Ireland has one of the largest ecological footprints in the world, according to the latest WWF Living Planet report.
In its 2014 report it says the world has lost 50% of its wildlife in the past 40 years, and it names Ireland as having one of the largest ecological footprints in the world. Ireland comes in 14th place. The WWF calculates the ecological footprin by adding the ecological goods and services people demand that compete for space. It includes the biologically productive area needed for crops, grazing land, built-up areas, fishing and forestry.
Technological advances, agricultural inputs and irrigation have boosted the average yields per hectare of productive area, it says, raising the planet’s total biocapacity from 9.9 to 12 billion global hectares (gha) between 1961 and 2010.
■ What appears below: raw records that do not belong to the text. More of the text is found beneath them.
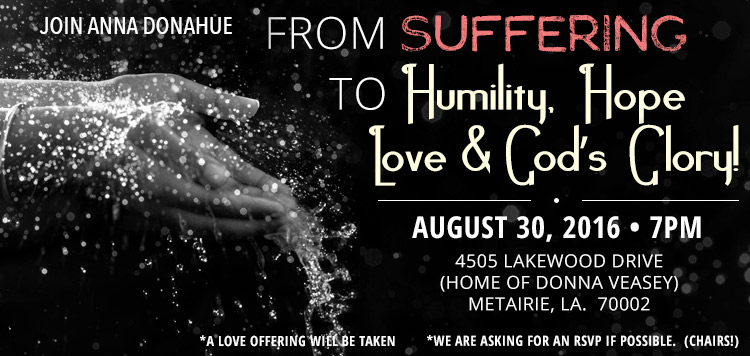 Join Anna as she shares From Suffering to Humility, Hope, Love and God's Glory!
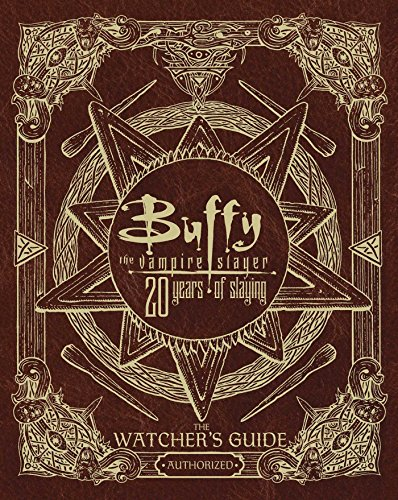 Buffy the Vampire Slayer 20 Years of Slaying: The Watcher's Guide Authorized PDF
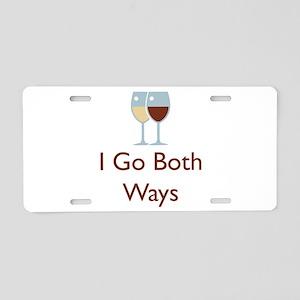 I Go Both Ways Aluminum License Plate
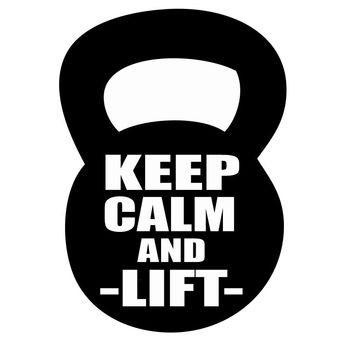 Keep Calm and Lift Kettlebell Decal C2076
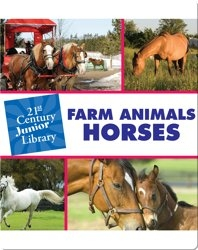 Farm Animals: Horses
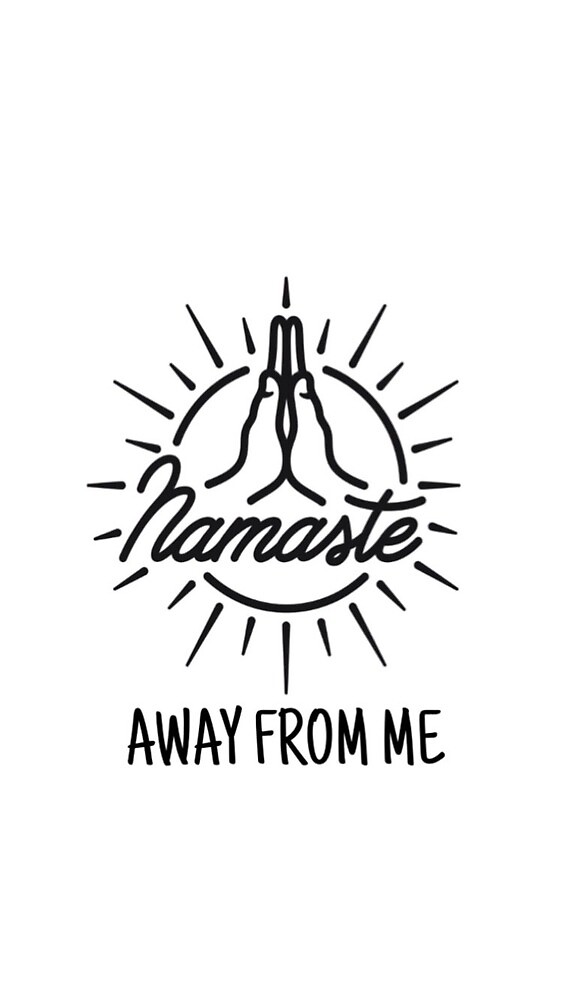 Namaste Away From Me by sighannah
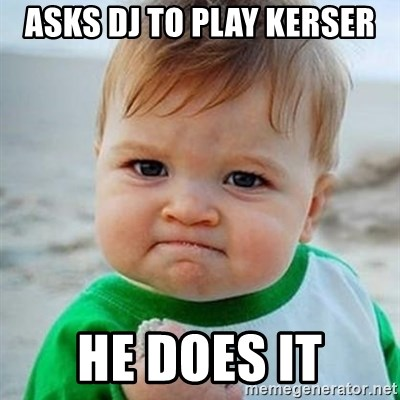 Victory Baby - Asks dj to play kerser he does it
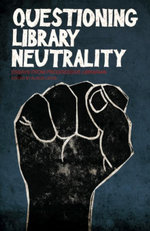 Questioning Library Neutrality : Essays from Progressive Librarian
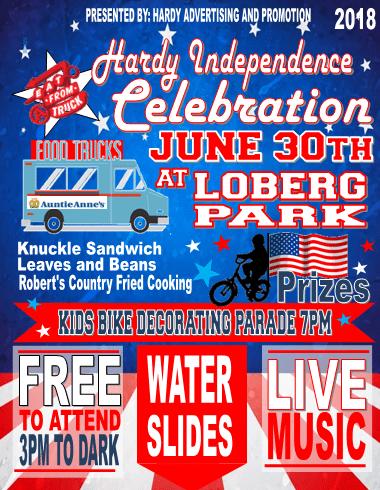 Hardy Independence Celebration June 30 at Loberg Park in Hardy!!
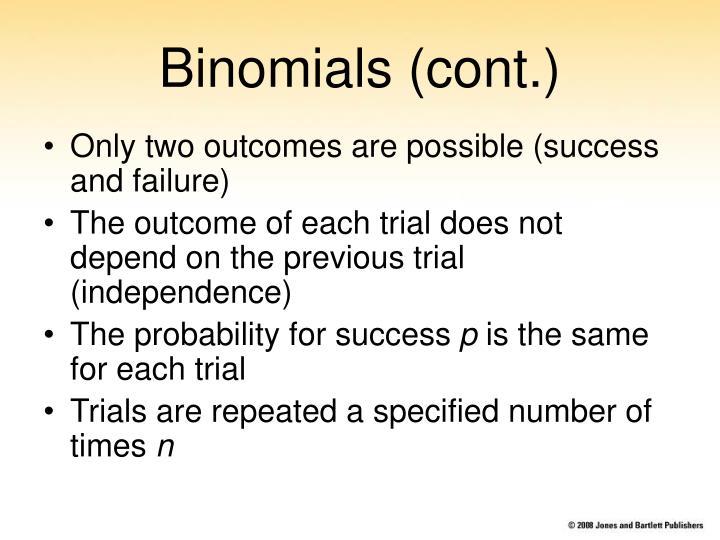 Binomials (cont.)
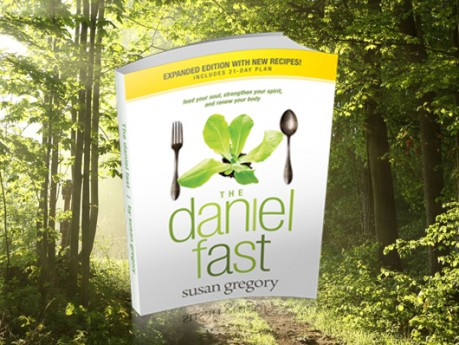 The Daniel Fast: feed your soul, strengthen your spirit and renew your body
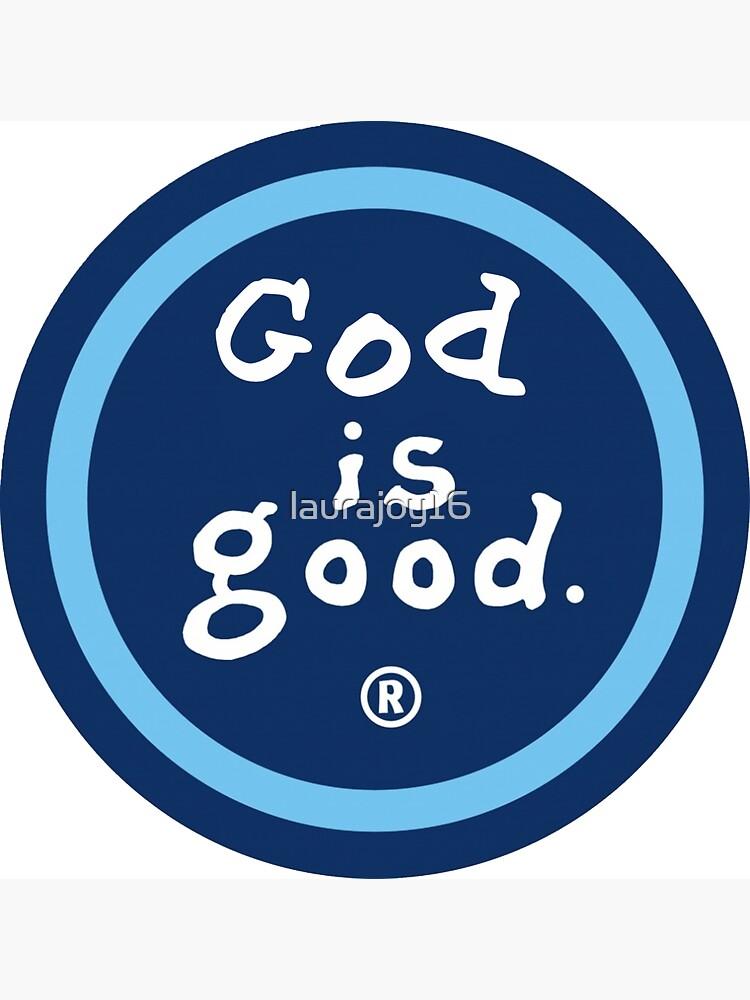 Dios es bueno (la vida es buena) de laurajoy16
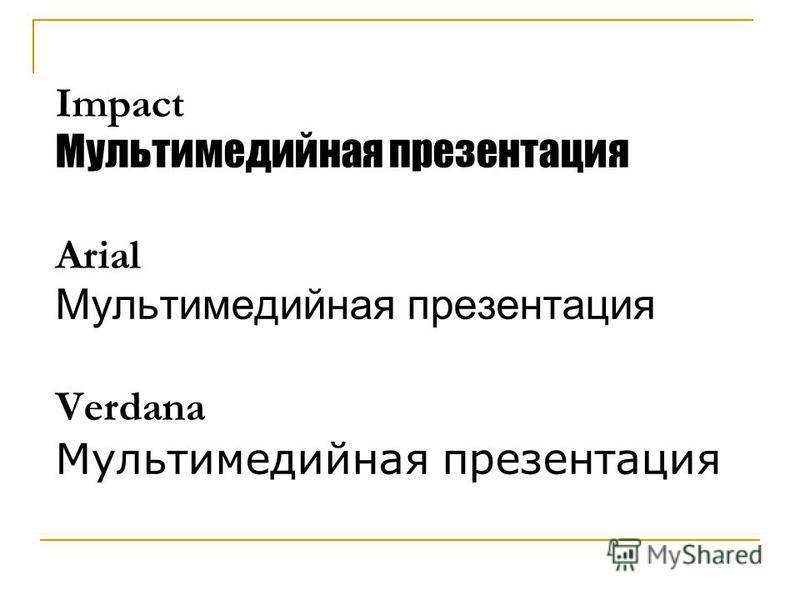 Impact Мультимедийная презентация Arial Мультимедийная презентация Verdana Мультимедийная презентация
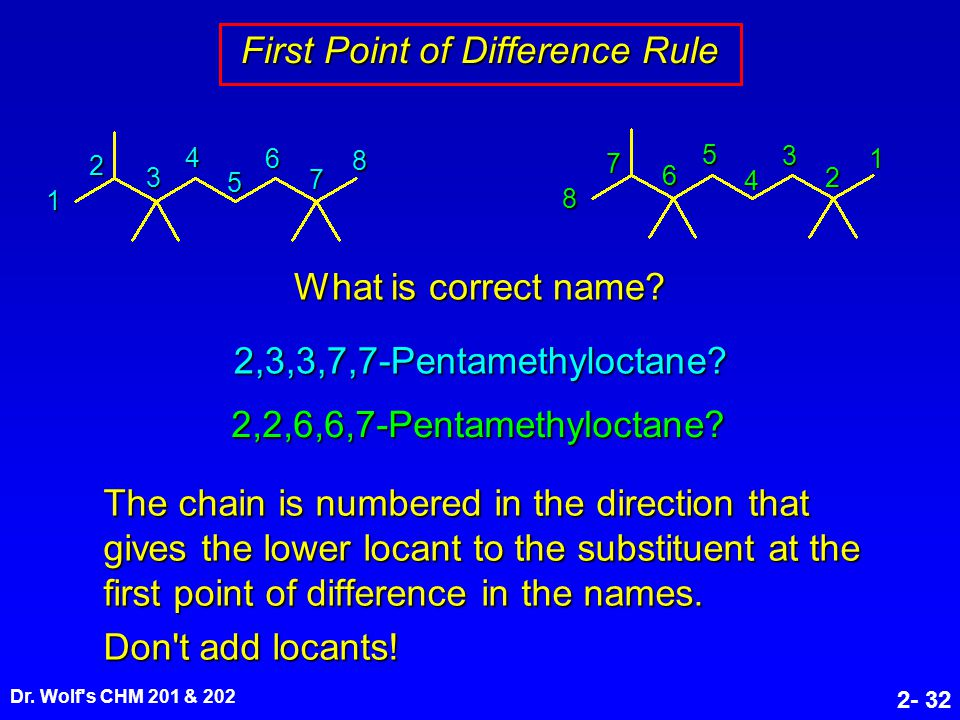 Dr. Wolf's CHM 201 & 202 2- 32 First Point of Difference Rule The chain is numbered in the direction that gives the lower locant to the substituent at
However, during the same period, the global human population increased from 3.1 billion to nearly 7 billion, reducing the available biocapacity per capita from 3.2 to 1.7 gha. Meanwhile, Ecological Footprints increased. So while biocapacity has increased globally, there is now less of it to go around, which is not good news for the environment.
With world population projected to reach 9.6 billion by 2050 and 11 billion by 2100, the amount of biocapacity available for each of us will shrink further – and it will be increasingly challenging to maintain biocapacity increases in the face of soil degradation, freshwater scarcity and increased energy costs.
The size and composition of a nation’s per capita Ecological Footprint is determined by the goods and services used by an average person in that country, and the efficiency with which resources, including fossil fuels, are used in providing these goods and services.
The report also states that freshwater species worldwide declined by 76%, while marine species are down by 39%.